BRIEF A
Could you edit the clock reading listing, taking the stretch from the line containing "Time of clock at [334,848,368,892]: 1:16" through the end of the listing and replacing "clock" with "watch" while changing nothing else? Leave the pictures out of your answer.

PASSAGE TO READ
——————————

# Shower puzzle



## jb4211 (Jul 13, 2010)

If what you initially wrote is correct, I really don't understand the solution.

What you wrote is the equivalent of me saying, "I have no power to one receptacle in the kitchen. The rest of the house has power and everything is working perfectly. Oops, I found the cause the "main" breaker was off."

See my point?


----------



## TNTRenovate (Aug 19, 2010)

fr8train said:


> No hot water thru spout, but great hot water thru shower head.





fr8train said:


> Turns out it was the thermostat in the furnace. Wasn't firing when hot water was called for. Replaced that, all is well.


So how did it work through the shower head?


----------



## fr8train (Jul 17, 2007)

I get what you guys are saying, I'm just repeating what was done to fix it.

I think everything in the house except the tub spout had some kind of reduced flow. Faucets have aerators, shower head, etc. The only thing that makes sense to me. It's a head scratcher.


----------



## LI-Remodeler (Feb 3, 2015)

LI-Remodeler said:


> There is either a thermostatic valve or a pressure balance valve feeding the diverter valve. Which one is it?
> 
> Can the diverter valve operate so both the shower head and tub spout receive water simultaneously?
> 
> Did an experienced residential plumber install the valves/piping and test prior to closing up the walls?


I only wish my questions were answered. 

It's not a "head scratcher" There's a very good reason why what happened happened. Nothing should ever be a mystery and left with no positive explanation as to why it's working now. I really wanted to know what the problem was. I believe there was something going on in the valve body, (unless all the previous information provided was completely wrong)


----------



## fr8train (Jul 17, 2007)

——————————

BRIEF B
Can you proceed with the shower puzzle thread from the point where it stops?

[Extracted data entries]
——————————

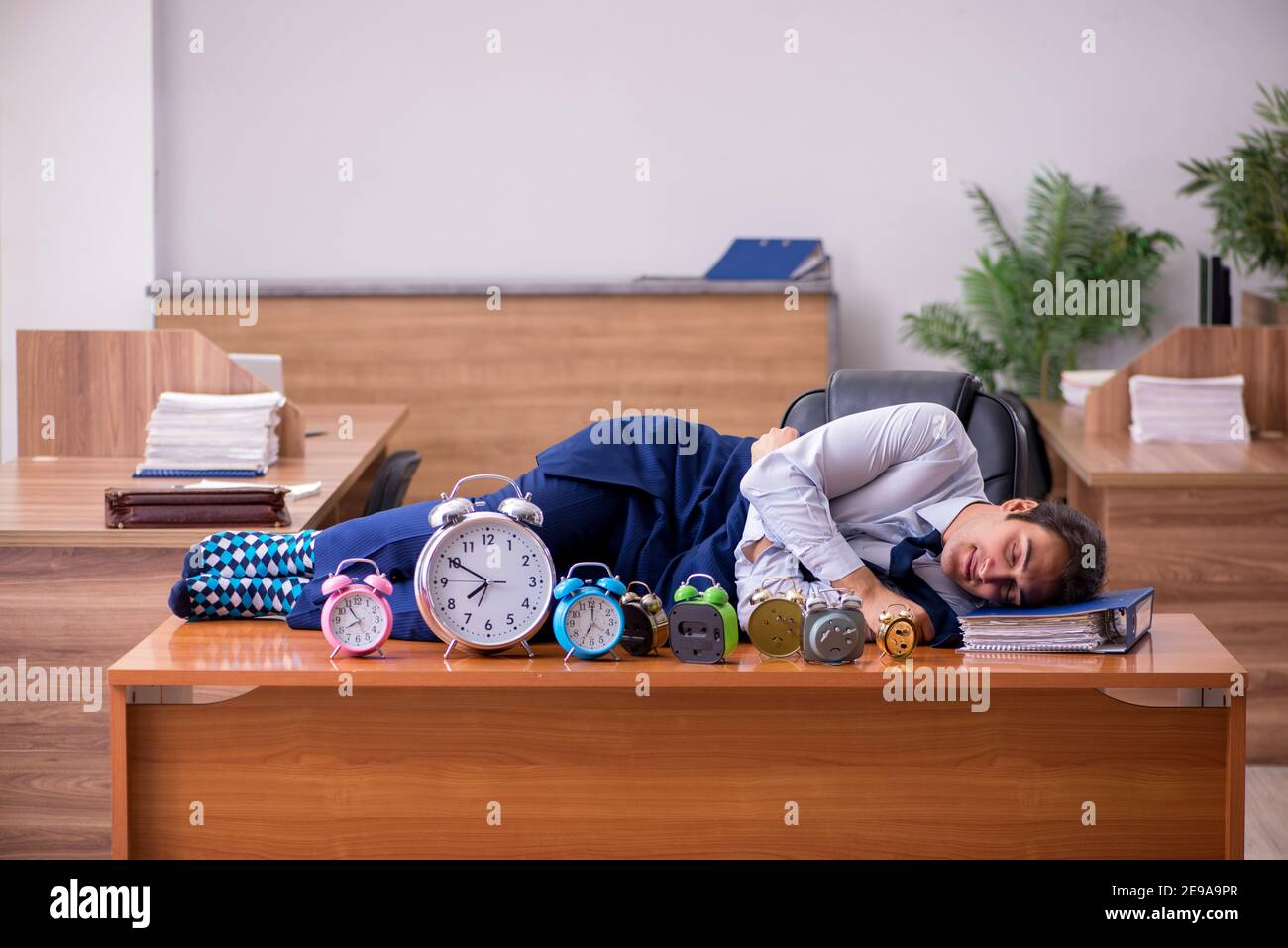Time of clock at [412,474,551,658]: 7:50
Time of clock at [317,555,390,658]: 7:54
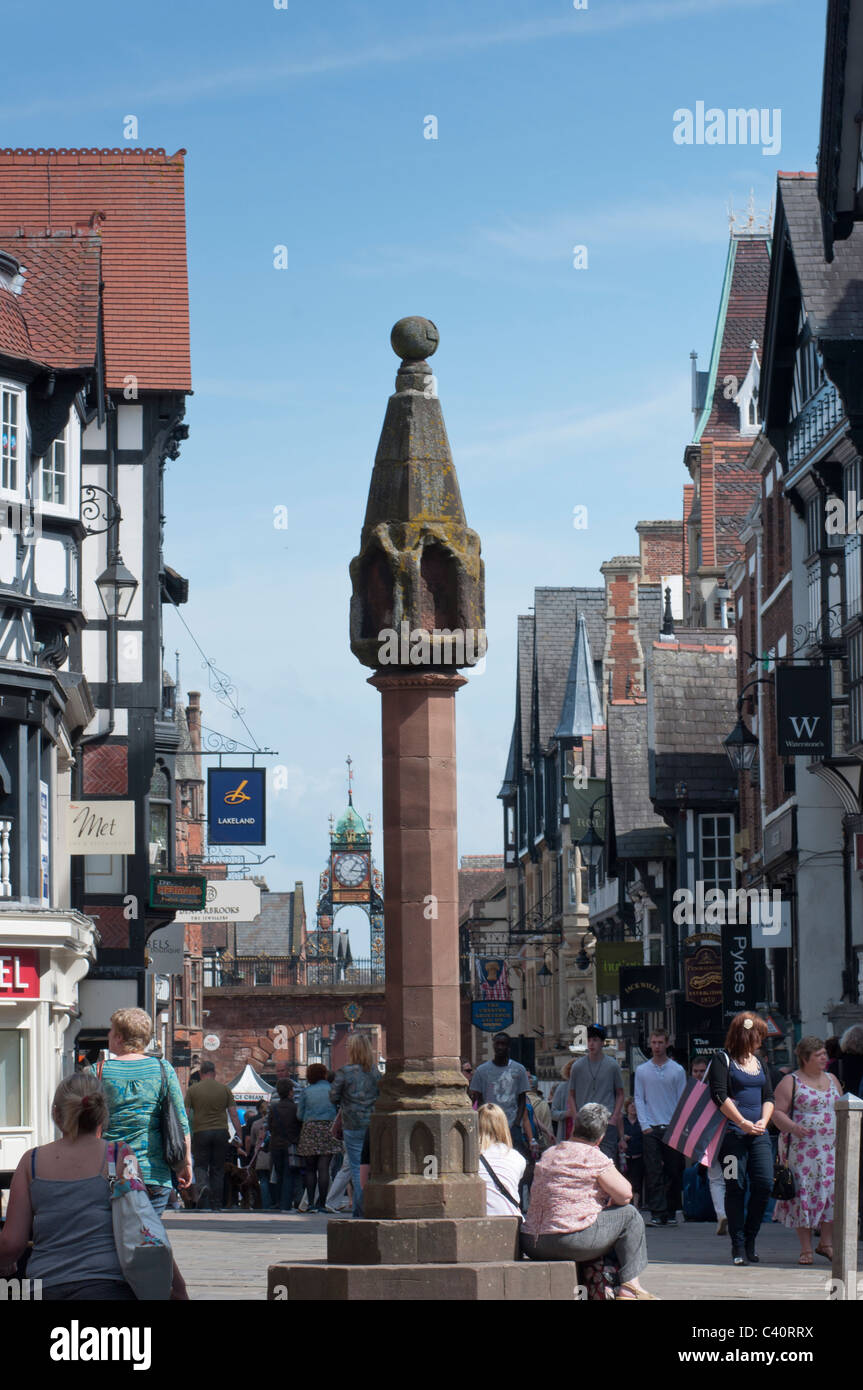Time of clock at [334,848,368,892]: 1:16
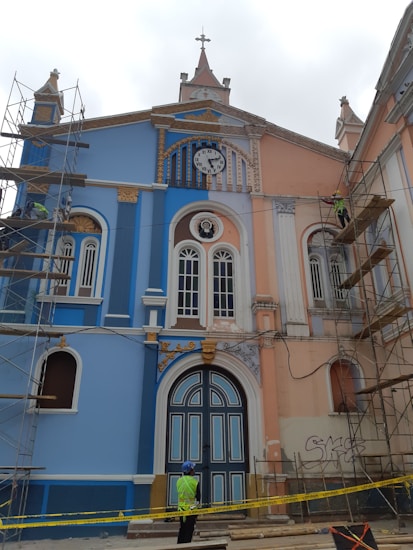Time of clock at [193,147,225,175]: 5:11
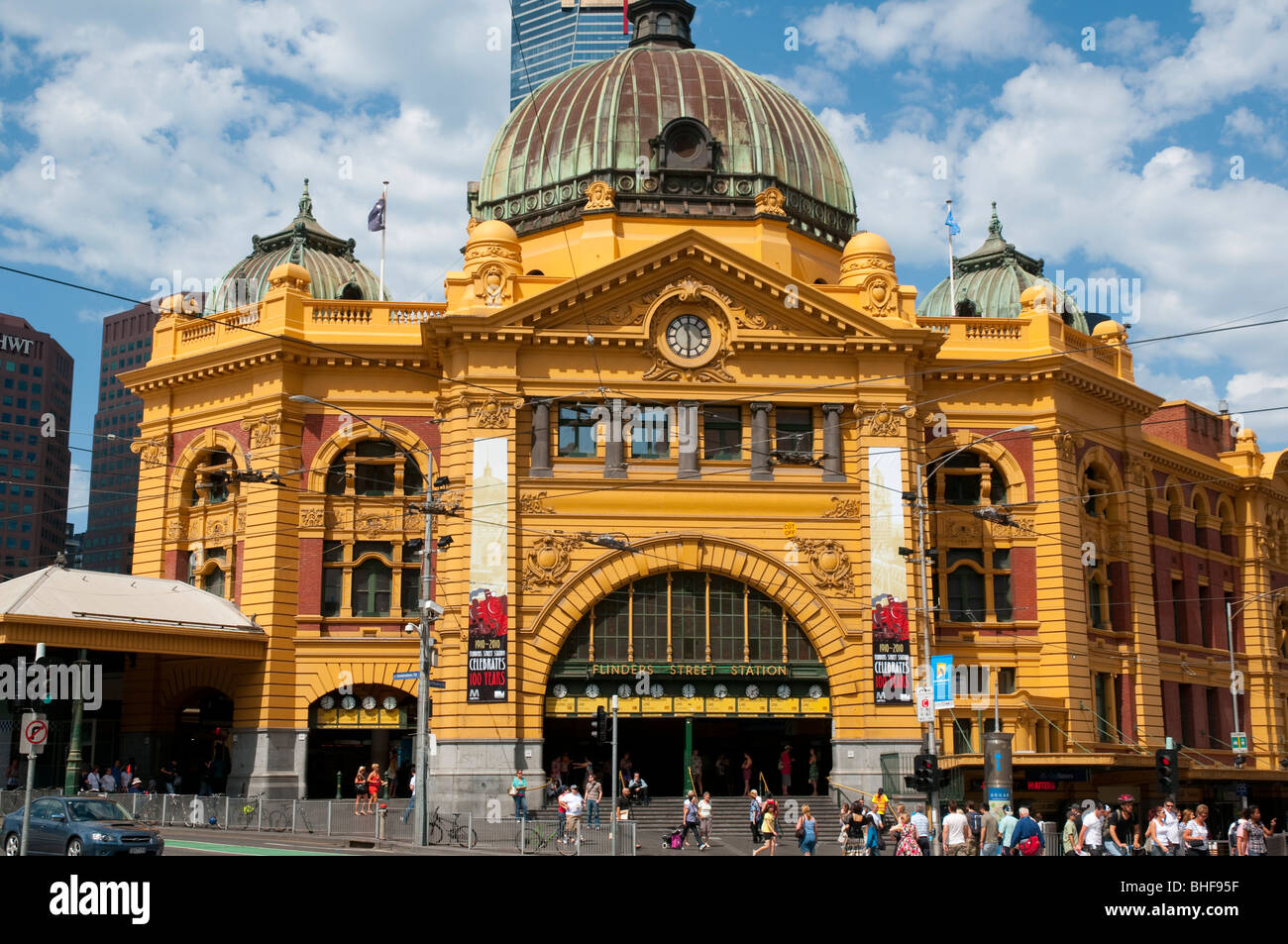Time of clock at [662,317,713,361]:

——————————

WRITTEN RESPONSE A
Time of watch at [334,848,368,892]: 1:16
Time of watch at [193,147,225,175]: 5:11
Time of watch at [662,317,713,361]:

WRITTEN RESPONSE B
LI-Remodeler said:


> I only wish my questions were answered.
> 
> It's not a "head scratcher" There's a very good reason why what happened happened. Nothing should ever be a mystery and left with no positive explanation as to why it's working now. I really wanted to know what the problem was. I believe there was something going on in the valve body, (unless all the previous information provided was completely wrong)


Can't help you there, I wasn't directly involved. All the info was relayed. All I know is what I posted. Til all was said and done, they fixed the part on the furnace, tub works fine now.


----------



## LI-Remodeler (Feb 3, 2015)

Now I understand why DIY'ers are directed to a DIY forum, more times than not they did they work, screwed it up, blame it on some "guy" and don't know the difference between left hand threads from right hand threads.


----------



## fr8train (Jul 17, 2007)

Only answer I can come up with. Everything that seemed to work fine, had a reduced flow compared to the tub spout; shower head, faucet (aerator and possibly a 1/4" feed), etc. They restricted the flow enough for the water to pick up heat from the furnace. Only thing I can come up with.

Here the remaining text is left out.